**Work instructions**
Write out exactly the lines from the one containing "In the scene, which" through the last line of the records below, including both.

======

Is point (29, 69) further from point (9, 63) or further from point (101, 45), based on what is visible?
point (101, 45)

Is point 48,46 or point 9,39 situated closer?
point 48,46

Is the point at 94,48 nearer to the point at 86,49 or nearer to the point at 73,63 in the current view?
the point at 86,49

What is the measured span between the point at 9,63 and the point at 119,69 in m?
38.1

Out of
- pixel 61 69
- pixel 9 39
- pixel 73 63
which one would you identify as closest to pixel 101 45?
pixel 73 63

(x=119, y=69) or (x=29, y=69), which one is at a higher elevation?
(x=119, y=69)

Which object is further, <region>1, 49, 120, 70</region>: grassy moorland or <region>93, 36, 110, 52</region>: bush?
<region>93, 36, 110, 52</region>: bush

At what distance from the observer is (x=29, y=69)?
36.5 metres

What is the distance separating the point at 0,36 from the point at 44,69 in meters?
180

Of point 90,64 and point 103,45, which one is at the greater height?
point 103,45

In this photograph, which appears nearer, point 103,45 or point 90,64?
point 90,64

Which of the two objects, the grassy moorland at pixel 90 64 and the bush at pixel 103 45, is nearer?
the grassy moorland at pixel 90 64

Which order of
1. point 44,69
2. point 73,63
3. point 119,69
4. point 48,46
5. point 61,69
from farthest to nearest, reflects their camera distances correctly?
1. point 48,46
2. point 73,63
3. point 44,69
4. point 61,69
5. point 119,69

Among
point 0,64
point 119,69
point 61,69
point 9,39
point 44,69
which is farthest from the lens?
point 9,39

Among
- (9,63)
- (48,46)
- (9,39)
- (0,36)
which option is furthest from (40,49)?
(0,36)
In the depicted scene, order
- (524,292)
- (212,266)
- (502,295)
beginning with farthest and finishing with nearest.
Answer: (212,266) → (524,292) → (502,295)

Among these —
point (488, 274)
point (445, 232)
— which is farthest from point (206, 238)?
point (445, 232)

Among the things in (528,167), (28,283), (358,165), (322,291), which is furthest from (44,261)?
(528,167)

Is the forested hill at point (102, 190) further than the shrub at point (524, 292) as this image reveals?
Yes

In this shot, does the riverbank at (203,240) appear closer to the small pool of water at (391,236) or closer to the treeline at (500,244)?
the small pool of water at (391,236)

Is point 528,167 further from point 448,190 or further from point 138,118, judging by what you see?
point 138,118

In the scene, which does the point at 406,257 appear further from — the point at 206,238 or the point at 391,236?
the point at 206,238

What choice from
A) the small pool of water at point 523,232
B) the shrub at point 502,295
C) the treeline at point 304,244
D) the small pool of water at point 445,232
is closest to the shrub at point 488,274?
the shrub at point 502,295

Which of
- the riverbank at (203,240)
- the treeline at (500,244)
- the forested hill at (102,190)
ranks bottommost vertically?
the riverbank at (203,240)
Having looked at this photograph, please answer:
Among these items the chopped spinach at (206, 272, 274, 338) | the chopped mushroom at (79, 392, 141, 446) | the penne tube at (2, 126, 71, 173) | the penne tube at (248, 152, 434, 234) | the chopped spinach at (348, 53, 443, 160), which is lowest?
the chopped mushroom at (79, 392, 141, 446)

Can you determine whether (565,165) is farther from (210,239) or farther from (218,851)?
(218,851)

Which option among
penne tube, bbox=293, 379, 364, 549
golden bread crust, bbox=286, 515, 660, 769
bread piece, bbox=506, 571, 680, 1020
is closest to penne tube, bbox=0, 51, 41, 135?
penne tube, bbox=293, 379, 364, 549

======

**Correct result**
In the scene, which does the point at 406,257 appear further from — the point at 206,238 or the point at 391,236?
the point at 206,238

What choice from
A) the small pool of water at point 523,232
B) the shrub at point 502,295
C) the treeline at point 304,244
D) the small pool of water at point 445,232
is closest to the shrub at point 488,274?
the shrub at point 502,295

Which of
- the riverbank at (203,240)
- the treeline at (500,244)
- the forested hill at (102,190)
ranks bottommost vertically?
the riverbank at (203,240)
Having looked at this photograph, please answer:
Among these items the chopped spinach at (206, 272, 274, 338) | the chopped mushroom at (79, 392, 141, 446) | the penne tube at (2, 126, 71, 173) | the penne tube at (248, 152, 434, 234) | the chopped spinach at (348, 53, 443, 160), which is lowest?
the chopped mushroom at (79, 392, 141, 446)

Can you determine whether (565,165) is farther from (210,239) or farther from (218,851)?
(218,851)

Which option among
penne tube, bbox=293, 379, 364, 549
golden bread crust, bbox=286, 515, 660, 769
bread piece, bbox=506, 571, 680, 1020
is closest to penne tube, bbox=0, 51, 41, 135?
penne tube, bbox=293, 379, 364, 549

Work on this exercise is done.